Frank Molinaro and Cameron Wade will take the center circle at Rec Hall for the final time in their respective careers on Sunday, as the senior leaders of a vastly underclass Penn State club lead the No. 2 Nittany Lions into battle with in-state rival Pittsburgh at 2 p.m. Sunday.
‘I’m real excited, I want to enjoy this last process of making weight and wrestling our dual and all that kind of stuff,’ Molinaro said.
Molinaro will find himself in one final prominent dual bout when he squares off with the Panthers’ 12th-ranked 149-pounder Tyler Nauman.
The duo have wrestled four times, the last coming in both wrestlers redshirt freshman season. Molinaro and Nauman faced off in the round preceding the All-American round, and after a referee reversal on a call that would have given Nauman the victory as time expired, Molinaro scored the first points in sudden victory and went on to earn his first All-American honor.
Both Molinaro and Nauman wrestle a similar style that involves a lot of riding and mat wrestling, but that doesn’t change Molinaro’s strategy going in.
‘I kept the match too close the last time we wrestled, so I just want to try and get after him quicker this time,’ Molinaro said. ‘I just want to get out and get as much riding time as I can to give myself a little bit of a buffer.’
The Panthers come into the bout on a 10-bout winning streak dating back to the beginning of December but sport just three ranked wrestlers, including another familiar opponent to a Penn State grappler in 125-pounder Anthony Zanetta, ranked No. 15 by InterMat.
‘Zanetta and I have wrestled a lot in practice because he lives only 20 minutes to a half hour from my hometown,’ Nico Megaludis said.
Zanetta is 24-3 on the season, and they both have beaten their only common opponent, Ohio State’s Johnni DiJulius.
‘He’s real tough, but there’s nothing he does that I want to try and avoid,’ Megaludis said. ‘I just gotta go out and wrestle my match, and wrestle hard for seven minutes.’
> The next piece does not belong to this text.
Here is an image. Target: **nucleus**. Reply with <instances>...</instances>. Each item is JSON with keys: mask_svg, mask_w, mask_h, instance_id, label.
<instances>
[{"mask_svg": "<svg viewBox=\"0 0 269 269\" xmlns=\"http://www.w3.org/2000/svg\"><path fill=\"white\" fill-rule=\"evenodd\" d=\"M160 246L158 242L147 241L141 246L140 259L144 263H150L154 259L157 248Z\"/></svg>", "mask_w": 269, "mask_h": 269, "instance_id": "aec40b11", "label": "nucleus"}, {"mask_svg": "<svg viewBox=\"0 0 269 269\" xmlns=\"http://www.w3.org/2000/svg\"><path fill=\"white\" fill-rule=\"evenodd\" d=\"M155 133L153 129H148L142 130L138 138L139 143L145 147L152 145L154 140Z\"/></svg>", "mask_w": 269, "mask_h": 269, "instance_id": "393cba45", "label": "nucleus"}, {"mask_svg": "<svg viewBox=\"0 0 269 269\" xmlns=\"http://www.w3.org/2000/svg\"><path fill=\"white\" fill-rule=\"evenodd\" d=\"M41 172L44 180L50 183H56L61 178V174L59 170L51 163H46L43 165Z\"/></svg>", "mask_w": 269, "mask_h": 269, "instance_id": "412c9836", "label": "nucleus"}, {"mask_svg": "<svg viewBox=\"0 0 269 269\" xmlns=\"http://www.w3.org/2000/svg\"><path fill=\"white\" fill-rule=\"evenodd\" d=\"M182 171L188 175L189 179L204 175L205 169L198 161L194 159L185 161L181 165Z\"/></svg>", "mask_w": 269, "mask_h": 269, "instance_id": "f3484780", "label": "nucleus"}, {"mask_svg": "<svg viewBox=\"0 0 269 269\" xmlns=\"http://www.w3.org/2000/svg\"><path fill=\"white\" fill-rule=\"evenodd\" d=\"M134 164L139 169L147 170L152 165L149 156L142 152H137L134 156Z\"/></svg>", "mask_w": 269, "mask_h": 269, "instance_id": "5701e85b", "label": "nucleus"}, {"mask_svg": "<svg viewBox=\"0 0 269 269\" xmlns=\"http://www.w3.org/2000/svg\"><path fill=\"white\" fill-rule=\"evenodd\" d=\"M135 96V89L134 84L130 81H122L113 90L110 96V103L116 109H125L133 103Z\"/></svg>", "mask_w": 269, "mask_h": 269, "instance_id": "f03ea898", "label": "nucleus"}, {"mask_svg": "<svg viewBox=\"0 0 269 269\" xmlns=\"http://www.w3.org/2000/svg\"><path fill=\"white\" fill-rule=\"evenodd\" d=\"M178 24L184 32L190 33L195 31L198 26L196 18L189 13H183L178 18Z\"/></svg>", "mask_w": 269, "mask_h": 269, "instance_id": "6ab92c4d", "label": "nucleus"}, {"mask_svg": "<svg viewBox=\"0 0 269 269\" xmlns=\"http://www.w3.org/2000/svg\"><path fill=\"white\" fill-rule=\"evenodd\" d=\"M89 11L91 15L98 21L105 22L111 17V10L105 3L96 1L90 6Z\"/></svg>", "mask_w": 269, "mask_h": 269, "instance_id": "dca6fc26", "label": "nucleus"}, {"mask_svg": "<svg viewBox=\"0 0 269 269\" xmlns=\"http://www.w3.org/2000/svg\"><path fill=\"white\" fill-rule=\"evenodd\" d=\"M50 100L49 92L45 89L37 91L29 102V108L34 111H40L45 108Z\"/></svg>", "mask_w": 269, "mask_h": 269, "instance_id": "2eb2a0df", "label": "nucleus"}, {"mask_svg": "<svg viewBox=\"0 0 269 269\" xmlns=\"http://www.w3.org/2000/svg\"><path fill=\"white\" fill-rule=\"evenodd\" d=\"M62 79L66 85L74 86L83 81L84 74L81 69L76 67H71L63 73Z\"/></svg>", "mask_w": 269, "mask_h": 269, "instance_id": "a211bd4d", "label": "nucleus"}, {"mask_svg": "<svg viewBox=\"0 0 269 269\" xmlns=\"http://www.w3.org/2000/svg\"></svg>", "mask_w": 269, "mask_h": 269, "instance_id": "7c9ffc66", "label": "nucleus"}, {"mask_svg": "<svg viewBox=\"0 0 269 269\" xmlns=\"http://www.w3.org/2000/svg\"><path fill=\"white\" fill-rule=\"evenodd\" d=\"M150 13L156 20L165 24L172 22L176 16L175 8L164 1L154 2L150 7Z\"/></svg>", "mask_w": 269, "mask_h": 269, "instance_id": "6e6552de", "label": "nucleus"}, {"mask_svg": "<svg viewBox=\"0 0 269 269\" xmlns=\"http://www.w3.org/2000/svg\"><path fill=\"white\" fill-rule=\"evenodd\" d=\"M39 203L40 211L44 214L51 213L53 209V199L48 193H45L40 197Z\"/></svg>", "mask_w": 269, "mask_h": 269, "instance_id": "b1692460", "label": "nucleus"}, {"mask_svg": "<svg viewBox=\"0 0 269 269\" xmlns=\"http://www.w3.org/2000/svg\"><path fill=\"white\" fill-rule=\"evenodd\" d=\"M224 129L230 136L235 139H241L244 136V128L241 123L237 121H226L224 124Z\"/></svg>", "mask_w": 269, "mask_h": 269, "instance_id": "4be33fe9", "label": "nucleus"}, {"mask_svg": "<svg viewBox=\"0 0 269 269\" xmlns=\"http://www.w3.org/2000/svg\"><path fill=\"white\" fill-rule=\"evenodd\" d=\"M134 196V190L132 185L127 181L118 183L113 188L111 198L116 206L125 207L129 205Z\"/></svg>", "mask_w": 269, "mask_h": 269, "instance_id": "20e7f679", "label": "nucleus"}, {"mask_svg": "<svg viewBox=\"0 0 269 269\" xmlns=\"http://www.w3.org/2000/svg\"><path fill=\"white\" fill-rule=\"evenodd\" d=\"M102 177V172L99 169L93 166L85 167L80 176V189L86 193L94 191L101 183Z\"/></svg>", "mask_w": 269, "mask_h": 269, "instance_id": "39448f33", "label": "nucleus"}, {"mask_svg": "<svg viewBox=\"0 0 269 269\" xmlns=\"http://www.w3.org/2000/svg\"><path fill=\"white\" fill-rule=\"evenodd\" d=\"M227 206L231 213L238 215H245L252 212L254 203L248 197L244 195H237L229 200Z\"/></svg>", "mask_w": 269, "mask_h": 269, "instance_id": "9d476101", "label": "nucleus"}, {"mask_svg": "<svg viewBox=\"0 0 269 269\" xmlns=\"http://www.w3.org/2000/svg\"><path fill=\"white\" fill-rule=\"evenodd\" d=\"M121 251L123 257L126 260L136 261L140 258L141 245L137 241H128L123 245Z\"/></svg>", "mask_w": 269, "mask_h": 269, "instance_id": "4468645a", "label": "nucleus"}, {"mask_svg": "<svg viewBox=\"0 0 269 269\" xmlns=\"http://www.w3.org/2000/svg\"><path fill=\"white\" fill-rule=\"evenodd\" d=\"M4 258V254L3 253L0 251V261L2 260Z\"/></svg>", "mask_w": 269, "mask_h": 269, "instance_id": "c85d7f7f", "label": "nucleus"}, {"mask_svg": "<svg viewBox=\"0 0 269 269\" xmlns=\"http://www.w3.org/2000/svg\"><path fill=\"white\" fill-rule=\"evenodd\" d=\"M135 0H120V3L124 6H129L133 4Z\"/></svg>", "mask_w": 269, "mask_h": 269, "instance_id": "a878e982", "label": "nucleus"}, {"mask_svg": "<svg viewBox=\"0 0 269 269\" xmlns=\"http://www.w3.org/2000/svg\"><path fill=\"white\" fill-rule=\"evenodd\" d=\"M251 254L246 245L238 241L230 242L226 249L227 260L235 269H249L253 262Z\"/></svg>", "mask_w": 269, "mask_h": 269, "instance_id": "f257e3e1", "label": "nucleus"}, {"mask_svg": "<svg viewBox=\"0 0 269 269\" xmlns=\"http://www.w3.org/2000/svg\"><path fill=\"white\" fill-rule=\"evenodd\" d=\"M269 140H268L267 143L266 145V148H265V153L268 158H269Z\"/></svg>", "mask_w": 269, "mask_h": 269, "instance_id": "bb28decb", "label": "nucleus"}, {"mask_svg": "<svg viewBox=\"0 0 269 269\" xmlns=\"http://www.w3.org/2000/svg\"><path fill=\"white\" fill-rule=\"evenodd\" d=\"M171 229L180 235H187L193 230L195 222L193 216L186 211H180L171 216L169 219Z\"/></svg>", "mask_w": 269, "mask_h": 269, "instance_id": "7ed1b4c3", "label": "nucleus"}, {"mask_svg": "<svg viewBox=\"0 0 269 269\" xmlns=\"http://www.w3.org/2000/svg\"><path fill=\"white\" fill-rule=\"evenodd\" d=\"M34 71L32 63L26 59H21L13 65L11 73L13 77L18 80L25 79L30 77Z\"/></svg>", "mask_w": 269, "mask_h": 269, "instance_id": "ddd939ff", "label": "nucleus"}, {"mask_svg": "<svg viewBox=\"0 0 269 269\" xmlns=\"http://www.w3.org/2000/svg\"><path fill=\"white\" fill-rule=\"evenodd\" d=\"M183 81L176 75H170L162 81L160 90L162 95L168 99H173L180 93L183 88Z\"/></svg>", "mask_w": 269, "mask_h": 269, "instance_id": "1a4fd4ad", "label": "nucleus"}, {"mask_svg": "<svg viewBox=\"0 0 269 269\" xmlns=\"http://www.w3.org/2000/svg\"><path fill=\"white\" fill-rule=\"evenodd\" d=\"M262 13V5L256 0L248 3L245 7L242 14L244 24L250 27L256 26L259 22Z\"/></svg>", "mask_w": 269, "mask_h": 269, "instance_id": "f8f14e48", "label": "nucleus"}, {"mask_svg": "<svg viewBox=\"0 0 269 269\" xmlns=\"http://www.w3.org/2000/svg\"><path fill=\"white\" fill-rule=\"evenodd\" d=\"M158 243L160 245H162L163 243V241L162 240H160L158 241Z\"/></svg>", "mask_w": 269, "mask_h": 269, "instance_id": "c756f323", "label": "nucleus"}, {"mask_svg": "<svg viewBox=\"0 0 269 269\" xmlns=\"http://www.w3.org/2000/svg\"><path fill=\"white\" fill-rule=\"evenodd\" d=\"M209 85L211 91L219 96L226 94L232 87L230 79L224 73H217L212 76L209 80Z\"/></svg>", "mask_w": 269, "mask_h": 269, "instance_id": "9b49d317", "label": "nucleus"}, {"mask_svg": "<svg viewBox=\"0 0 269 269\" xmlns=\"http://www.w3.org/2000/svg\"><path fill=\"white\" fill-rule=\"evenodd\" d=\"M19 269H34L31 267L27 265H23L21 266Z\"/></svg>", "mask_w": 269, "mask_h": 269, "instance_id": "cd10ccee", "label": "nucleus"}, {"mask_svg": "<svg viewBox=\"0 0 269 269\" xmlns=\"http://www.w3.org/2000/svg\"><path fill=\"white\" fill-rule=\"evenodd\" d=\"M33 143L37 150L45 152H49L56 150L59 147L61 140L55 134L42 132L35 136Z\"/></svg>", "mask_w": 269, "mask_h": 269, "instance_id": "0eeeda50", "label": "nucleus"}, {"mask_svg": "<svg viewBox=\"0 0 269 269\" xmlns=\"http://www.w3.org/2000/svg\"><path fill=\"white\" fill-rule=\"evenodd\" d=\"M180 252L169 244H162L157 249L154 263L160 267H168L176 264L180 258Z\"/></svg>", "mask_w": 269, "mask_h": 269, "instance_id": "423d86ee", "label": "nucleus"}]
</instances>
The other marquee bout of the match will come late in the dual at 197 pounds, where Pittsburgh’s fourth-ranked Matt Wilps will square off with Morgan McIntosh in a bout that coach Cael Sanderson said is a good match for McIntosh to get back into the groove of things after taking some time off to allow his injured right knee to heal.
‘We want Morgan to get out and wrestle because it’s a good opportunity for him,’ Sanderson said. ‘It’s a great opportunity for him to go out there and get a good win.’
Pittsburgh will wrestle No. 10 Edinboro on Friday night before traveling to State College in a bout that will all but decide the Eastern Wrestling League Championship.